Law Soc council member fined over miners’ compensation

A Law Society council member has admitted to five breaches of professional rules in relation to his dealing with the coalminers’ compensation scheme.

Glyn Maddocks, council member for the West Country and Gwent and a partner at Welsh firm Gabb and Co, was fined £15,000 at the Solicitors Disciplinary Tribunal (SDT) and ordered to pay the costs, estimated to be £60,000.

The SDT fined him the maximum £5,000 on one charge as he failed to recognise a conflict of interests between the firm and its clients as a result of his relationship with the claim farmers IDC. Other breaches included his firm paying unlawful referral fees.

In addition Maddocks’ firm has been ordered to repay around £160,000 to sick miners caught up in the British Coal compensation scheme saga, following the hearing this week.

Gabb and Co agreed to repay the money that had been deducted from miners’ damages and paid instead to IDC, an amount of less than £100 per claimant.

The tribunal was told Gabb and Co had bought the miners’ cases from IDC and had paid them over £110,000.

The Solicitors Regulation Authority (SRA), which brought the proceedings, said the successful outcome sends a message that the authority is determined to see these cases through in the interests of miners.

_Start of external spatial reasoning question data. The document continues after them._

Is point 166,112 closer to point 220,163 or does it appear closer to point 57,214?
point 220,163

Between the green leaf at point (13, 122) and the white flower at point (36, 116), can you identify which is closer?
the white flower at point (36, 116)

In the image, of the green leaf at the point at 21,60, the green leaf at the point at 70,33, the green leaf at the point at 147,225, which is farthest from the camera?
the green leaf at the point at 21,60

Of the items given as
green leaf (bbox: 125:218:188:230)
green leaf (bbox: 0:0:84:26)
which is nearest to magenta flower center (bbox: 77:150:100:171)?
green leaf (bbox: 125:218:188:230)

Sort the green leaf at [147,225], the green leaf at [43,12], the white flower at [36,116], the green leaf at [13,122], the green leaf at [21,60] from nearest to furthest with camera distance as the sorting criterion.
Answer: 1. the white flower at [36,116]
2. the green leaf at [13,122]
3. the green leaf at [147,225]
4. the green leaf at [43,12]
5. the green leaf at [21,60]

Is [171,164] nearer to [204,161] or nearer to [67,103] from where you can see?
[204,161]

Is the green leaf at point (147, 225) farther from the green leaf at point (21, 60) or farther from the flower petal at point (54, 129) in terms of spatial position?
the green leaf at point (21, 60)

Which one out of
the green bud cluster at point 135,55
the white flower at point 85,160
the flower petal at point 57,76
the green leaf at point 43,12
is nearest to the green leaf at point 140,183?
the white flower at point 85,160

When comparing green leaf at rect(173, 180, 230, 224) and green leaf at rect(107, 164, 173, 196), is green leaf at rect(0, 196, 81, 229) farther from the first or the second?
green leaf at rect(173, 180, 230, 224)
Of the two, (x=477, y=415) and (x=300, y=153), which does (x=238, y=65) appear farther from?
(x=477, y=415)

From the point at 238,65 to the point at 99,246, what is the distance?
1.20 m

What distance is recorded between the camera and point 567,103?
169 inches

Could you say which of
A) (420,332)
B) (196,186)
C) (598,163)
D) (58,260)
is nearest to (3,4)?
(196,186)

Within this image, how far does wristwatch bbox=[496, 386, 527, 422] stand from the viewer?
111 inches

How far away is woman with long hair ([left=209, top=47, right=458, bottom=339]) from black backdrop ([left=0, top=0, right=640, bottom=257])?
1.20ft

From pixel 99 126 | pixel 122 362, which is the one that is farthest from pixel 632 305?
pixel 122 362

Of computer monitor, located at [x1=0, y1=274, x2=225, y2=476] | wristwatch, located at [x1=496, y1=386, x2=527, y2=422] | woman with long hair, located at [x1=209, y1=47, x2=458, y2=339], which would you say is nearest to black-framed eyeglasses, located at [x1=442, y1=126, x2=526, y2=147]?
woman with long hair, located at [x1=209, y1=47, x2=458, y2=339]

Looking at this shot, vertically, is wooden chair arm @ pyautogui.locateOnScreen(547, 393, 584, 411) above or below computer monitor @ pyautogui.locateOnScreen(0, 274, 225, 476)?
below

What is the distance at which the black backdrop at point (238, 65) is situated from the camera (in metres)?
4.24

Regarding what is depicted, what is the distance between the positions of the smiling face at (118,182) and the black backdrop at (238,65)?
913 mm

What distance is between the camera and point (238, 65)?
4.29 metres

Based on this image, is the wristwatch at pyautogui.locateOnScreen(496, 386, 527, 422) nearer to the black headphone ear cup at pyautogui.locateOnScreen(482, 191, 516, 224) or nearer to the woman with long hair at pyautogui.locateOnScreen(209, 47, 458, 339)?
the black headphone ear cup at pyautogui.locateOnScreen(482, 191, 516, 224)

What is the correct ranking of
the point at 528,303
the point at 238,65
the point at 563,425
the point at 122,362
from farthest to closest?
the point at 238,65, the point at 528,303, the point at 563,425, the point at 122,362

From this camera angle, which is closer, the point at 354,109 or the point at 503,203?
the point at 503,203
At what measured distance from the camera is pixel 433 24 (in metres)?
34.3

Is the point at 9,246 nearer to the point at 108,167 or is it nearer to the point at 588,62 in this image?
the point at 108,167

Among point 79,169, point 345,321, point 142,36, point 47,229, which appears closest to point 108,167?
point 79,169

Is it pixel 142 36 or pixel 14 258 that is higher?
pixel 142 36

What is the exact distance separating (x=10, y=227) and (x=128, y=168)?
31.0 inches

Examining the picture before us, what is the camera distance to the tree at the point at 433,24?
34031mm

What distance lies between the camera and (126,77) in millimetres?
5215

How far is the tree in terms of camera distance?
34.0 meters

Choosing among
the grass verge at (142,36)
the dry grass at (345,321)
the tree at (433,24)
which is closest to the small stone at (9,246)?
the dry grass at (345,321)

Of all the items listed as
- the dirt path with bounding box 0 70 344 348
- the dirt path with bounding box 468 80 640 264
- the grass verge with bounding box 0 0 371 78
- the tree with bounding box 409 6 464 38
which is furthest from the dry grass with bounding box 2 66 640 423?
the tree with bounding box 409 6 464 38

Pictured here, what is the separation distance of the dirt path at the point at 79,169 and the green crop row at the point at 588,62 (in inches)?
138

It is the third successful case the SRA has brought, with at least 14 more to come.

Antony Townsend, the SRA’s chief executive, said: “We hope that other solicitors will wake up and understand that repaying improper deductions from miners’ damages is in their clients’ best interests.

“Failure to repay may aggravate any misconduct and will not be tolerated by the public, the SRA, or the profession.”

A Gabb and Co spokeswoman said that the firm was “extremely proud” to have successfully obtained over a thousand awards for miners and their families

“We have always acted in good faith and have never profited from any deductions made or set out to behave in any way other than ethically,” said the spokeswoman. “We’re not alone in having made mistakes in the handling of these claims, hence our willingness to offer reimbursements.”

The firm’s spokeswoman added that in 1999 Maddocks unknowingly misinterpreted the practice rules.

“This was unintentional and at every stage he thought he was complying with professional regulations. Glyn’s intention was always to achieve the best possible result for his clients and his professional integrity and track record has never been in question,” added the spokeswoman.

Timothy Dutton QC of Fountain Court Chambers was instructed by the SRA, while Gabb and Co instructed Andrew Hopper QC from Cartwright Black Solicitors.